Today is going to be a good day.
That’s what I have to keep telling myself each day when I feel myself starting to slip into The Bad Place. The Bad Place, the place I vowed never to go back to after moving past The Bad Place years ago. I first went to The Bad Place when I found out my grandmother had colon cancer right before I began my junior year of high school. I should probably mention that I found out about my grandmother’s diagnosis on my sixteenth birthday. See, my aunt came to drop off my birthday present from my grandmother, a simple yet elegant gold band, and after a lull in the typical birthday-day questions, she just blurted it out: “Nana has cancer.” My parents had agreed to tell me after school started, to make sure I had adjusted to junior year before finding out the news, but the news came to me in the form of a true birthday surprise.
I spent my junior year in The Bad Place, a state of numbness from the world, not caring that much because my grandmother, the woman who was such a significant part of my life, had cancer and was dying. At times, I would visualize The Bad Place. Dark, dimly lit woods, and a path surrounded by barren trees on all sides. Ahead, a light. Although bright, it is so far, and no matter how far I walk, it remains ever distant. Other times, I would imagine myself caught in the ocean, clinging to a narrow rock while a storm churns the water, blasting me with heavy waves, winds, and rain.

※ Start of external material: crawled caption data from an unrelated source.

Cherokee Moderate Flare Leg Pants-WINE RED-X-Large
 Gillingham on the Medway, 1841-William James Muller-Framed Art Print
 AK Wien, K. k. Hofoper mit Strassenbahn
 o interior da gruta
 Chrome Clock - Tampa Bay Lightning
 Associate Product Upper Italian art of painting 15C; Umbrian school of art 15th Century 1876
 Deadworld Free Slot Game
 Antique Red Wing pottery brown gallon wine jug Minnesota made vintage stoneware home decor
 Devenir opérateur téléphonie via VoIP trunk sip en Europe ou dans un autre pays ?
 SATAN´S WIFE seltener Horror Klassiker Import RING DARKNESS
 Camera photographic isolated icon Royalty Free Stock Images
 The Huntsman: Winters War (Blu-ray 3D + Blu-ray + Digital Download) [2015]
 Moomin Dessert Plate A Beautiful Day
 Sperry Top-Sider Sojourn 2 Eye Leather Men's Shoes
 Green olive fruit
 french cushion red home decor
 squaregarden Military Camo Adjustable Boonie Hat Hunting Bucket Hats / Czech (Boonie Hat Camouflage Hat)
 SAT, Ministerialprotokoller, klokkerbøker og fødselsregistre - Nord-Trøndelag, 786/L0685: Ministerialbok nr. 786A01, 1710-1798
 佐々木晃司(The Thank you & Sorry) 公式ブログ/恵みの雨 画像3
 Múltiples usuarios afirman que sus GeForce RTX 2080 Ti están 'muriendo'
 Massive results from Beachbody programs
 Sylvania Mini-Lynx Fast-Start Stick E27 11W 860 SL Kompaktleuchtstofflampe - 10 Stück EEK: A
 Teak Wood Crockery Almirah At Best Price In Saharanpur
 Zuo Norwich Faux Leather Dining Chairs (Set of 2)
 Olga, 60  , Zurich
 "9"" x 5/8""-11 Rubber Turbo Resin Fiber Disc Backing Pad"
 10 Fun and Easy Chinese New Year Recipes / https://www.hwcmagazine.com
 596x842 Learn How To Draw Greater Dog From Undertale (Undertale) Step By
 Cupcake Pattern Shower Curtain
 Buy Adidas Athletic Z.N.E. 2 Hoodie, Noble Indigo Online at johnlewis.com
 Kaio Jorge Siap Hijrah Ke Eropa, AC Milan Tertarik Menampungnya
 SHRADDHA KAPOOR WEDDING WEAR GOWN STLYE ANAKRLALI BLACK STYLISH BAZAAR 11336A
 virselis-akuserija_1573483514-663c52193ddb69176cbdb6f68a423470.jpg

Now, I cling to the good days. I treasure the moments that take my mind away from The News, that reaffirm that it will get better, that God is protecting my family and will care for us, and when I don’t feel like I’m moving towards The Bad Place. Because I can’t go back to The Bad Place. I need to remain in The Good Place for my family, so that I can continue to remain strong for them, no matter how downtrodden I may feel on the inside. I have people depending on me; and so, if I won’t remain in The Good Place for me, I will do it for them.
Thankfully, over the years I have grown to love The Good Place as my place of choice. And so, I will continue to fight for the good days.